One of the companies awarded such a contract is Swell Energy, a residential battery startup which was awarded 5 MW of battery capacity. Under the program, eligible customers in Orange County can combine federal incentives, plus a discount made available through Swell Energy of up to $5,200 for the installation of a Tesla Powerwall 2. This figure includes the state-provided Self Generation Incentive Program (SGIP) credit and 30% Federal Investment Tax Credit (ITC) will substantially reduce the investment cost to these lucky homeowners. That investment, by the way, usually comes in somewhere around the ballpark of $7,600.
And lucky indeed they are, as SCE has predicted that the current round of shutoffs will be affecting more than 22,500 customers. Broken down by county, that means blackouts for 4,218 customers in Los Angeles County could be, along with 419 in Ventura, 891 in Riverside, 2,007 in Orange and 6,702 customers in San Bernardino counties. So the majority of Orange county, which has the second-highest median income of five counties listed, just behind Ventura, will see substantial incentives. As for the remaining 21,000, nothing as of yet.

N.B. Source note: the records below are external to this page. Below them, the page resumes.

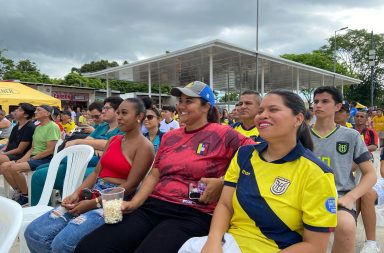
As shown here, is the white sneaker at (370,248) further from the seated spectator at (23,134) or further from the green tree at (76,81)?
the green tree at (76,81)

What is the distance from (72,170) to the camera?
3.63 meters

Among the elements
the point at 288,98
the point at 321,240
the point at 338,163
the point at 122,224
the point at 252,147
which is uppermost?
the point at 288,98

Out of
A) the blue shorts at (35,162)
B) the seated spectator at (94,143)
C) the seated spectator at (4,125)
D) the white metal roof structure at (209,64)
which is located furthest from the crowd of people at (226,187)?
the white metal roof structure at (209,64)

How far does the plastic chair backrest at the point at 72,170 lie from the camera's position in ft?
11.4

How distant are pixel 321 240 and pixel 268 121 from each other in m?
0.68

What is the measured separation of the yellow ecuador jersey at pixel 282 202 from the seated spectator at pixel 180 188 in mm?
386

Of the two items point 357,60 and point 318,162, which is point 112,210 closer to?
point 318,162

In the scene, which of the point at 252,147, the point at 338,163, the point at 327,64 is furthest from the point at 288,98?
the point at 327,64

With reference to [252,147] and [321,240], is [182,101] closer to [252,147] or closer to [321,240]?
[252,147]

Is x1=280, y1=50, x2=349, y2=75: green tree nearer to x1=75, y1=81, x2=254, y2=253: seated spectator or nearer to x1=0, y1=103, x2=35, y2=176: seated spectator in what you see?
x1=0, y1=103, x2=35, y2=176: seated spectator

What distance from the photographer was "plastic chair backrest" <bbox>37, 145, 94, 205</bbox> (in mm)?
3484

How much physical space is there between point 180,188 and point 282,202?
2.81ft

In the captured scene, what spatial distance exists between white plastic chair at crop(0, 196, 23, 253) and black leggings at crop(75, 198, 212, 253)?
0.80 m

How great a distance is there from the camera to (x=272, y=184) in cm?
175
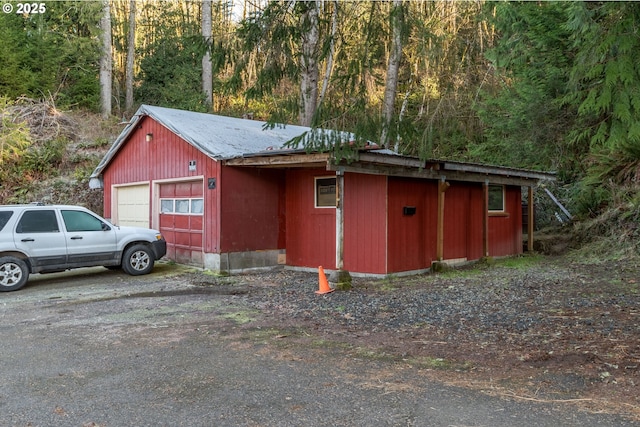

What’s interesting is that the credit program is not the only initiative to come out of this Swell’s award. According to Swell, SCE has commissioned the company to build an interconnected fleet of 3,000 residential energy storage systems that will be able to provide up to 20MWh of reduced demand, on demand.
SCE’s battery program has actually existed since 2017 and was initiated in response to the closure of the San Onofre Nuclear Generating Station. The closure of the San Onofre plant as well as somen costal gas plants created a 7 GW need for generation in Southern California. The program was instituted to fill the power need with local generation and to prevent the need for new fossil fuel infrastructure.
This is important not only in the scope of resilience it will provide during the outages, but as a major commitment to distributed storage by a utility. It will likely take time before any non-California utility sees the value provided by distributed generation + storage, but getting one to promote the resource as a way to reduce fire and outage risks in the first place is a huge step.
This move is an inspiring, albeit confusing step taken by SCE. $5,200 is a pretty big incentive, and it’s even more important that a utility is offering them and praising the efficacy of distributed storage on a large grid. And, while it would understandably be uneconomic to provide that level of credit to the entirety of the 22,500 customer base subjected to blackouts, it is very strange that only Orange County gets to cash in.
Note: This article was originally published on November 8 but was removed due to inaccuracies in a prematurely-release outline of Swell’s contract award. The original article contained inaccuracies regarding the total discount, type of incentive and the relationship between SCE and Swell. We apologize for the mistake and any confusion it may have caused.